Thirty-four years ago today I was in the early stages of labor with my first child. Although physically I was in agony, emotionally I was excited. All these months of carrying this baby in utero were about to end. I was finally going to meet this tiny creature who had caused me so much nausea and discomfort. My sleepless nights were over, or so I mistakenly thought. In actuality, they would continue for several more weeks.
My bag had been packed for weeks in anticipation of this event. Gleefully I grabbed it and headed for the car. A short fifteen minute drive later, I was at the hospital and was escorted via a wheelchair to the maternity ward. Thankfully I had already completed the pre-admission process.
Misericordia Hospital in Winnipeg was an old building with standard delivery rooms. Birthing rooms had not yet been invented, at least not in this hospital. The room I was in contained little more than a bed and some monitoring equipment. And of course there were the obligatory crucifixes adorning the wall as a group of nuns had originally founded this facility. And indeed several were still on staff the day I delivered.

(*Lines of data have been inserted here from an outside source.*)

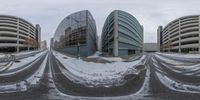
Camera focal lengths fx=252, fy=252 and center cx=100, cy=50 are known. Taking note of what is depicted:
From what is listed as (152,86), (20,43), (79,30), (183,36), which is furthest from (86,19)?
(183,36)

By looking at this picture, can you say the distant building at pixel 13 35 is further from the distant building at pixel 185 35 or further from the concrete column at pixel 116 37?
the distant building at pixel 185 35

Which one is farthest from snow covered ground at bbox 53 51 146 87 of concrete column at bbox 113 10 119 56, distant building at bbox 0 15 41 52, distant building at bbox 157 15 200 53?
distant building at bbox 157 15 200 53

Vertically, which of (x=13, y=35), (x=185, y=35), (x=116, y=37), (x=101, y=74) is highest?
(x=185, y=35)

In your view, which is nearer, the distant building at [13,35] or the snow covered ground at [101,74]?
the snow covered ground at [101,74]

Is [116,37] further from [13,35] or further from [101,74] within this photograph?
[13,35]

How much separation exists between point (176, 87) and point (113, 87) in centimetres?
317

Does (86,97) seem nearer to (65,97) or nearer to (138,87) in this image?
(65,97)

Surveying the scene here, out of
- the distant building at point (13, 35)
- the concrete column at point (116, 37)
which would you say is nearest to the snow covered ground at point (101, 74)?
the concrete column at point (116, 37)

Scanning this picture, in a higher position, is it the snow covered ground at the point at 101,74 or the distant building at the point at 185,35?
the distant building at the point at 185,35

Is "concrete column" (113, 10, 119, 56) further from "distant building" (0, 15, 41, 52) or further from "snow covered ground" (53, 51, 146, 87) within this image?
"distant building" (0, 15, 41, 52)

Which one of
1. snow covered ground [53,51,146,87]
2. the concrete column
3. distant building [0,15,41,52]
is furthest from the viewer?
distant building [0,15,41,52]

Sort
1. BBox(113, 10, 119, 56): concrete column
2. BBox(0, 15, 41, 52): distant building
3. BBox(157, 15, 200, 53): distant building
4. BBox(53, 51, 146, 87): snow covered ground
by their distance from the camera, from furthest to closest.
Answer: BBox(157, 15, 200, 53): distant building, BBox(0, 15, 41, 52): distant building, BBox(113, 10, 119, 56): concrete column, BBox(53, 51, 146, 87): snow covered ground

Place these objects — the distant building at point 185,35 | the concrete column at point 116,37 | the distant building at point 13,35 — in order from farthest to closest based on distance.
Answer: the distant building at point 185,35 → the distant building at point 13,35 → the concrete column at point 116,37

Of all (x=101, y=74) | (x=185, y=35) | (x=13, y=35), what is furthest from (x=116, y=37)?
(x=185, y=35)
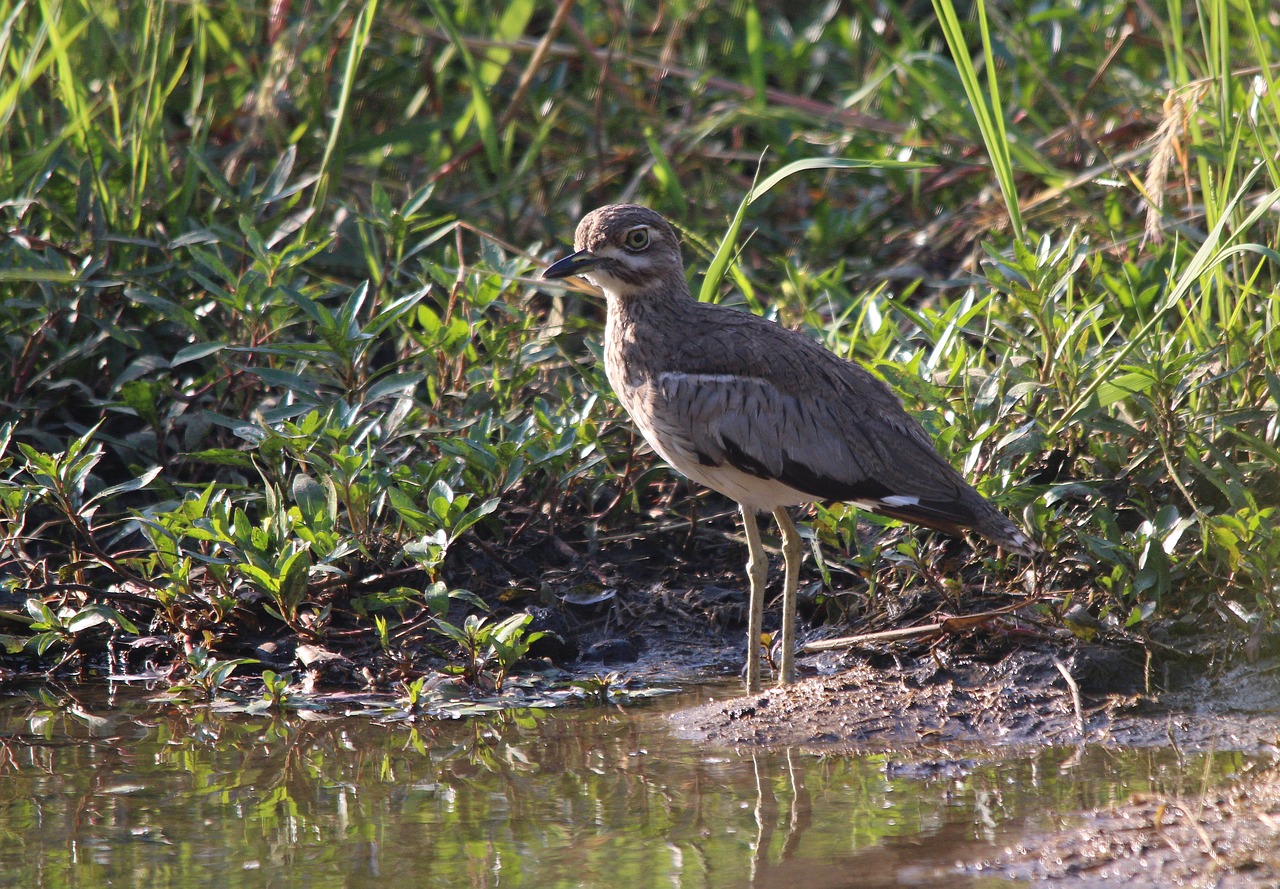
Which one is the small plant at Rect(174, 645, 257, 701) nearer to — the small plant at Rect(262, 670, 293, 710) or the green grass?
the small plant at Rect(262, 670, 293, 710)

I arrived at the hospital that morning, anticipating an experience similar to the one that had been described in pre-natal classes. However it soon became evident that this was not to be. Each shift of nurses assured me that I was fully dilated and that nature would take its course. The doctor advised that the next procedure was to break my waters as time had passed and this hadn’t happened. That was fine with me. I was growing impatient.
But hours later I was still having very regular and extremely painful contractions. I was nauseous and exhausted. While my husband was comfortably seated in a waiting room watching The Grey Cup (Canada’s version of The Superbowl), I was in hell. To his credit he did come in to sit with me occasionally to coach me in my breathing, but no way was he suffering like I was.
At around midnight my doctor started talking C-Section. I was not impressed. I wanted a natural childbirth as I had prepared for in the pre-natal classes. By some miracle, (possibly my baby realized my exasperation), my son turned and moments later the head crowned. My son Kyle Isaac entered the world at 12:25 am on November 24th.
Rooming in was not an option in those days. Every few hours a nurse would bring my baby into my room for me to nurse. And those quiet times were treasures. He would look up at me with his gorgeous brown eyes that spoke volumes. “You brought me into this scary world so please take care of me.”
And I have done my best to care for him and help him grow over the years. Nursing him, hearing his first words and watching his first steps were only the beginning. He started school and then took skating, swimming and piano lessons. He joined Beavers and then Cub Scouts. And he discovered five-pin bowling which became his focus for many years. He learned to play the clarinet and then became a sensational drummer. Riding his first bike all too soon began driving his first car. After several graduations, he has settled comfortably into a career as a Chartered Accountant. And just over two years ago he had his first house built.
Kyle, I am so very proud of you and all that you have accomplished. The difficult pregnancy and painful labor were well worth it. I couldn’t ask for a better and more loving son.
We may live thousands of miles apart but when I talk to you on the phone tomorrow, the distance will vanish. I love you and I hope that all your wishes and dreams come true next year and always.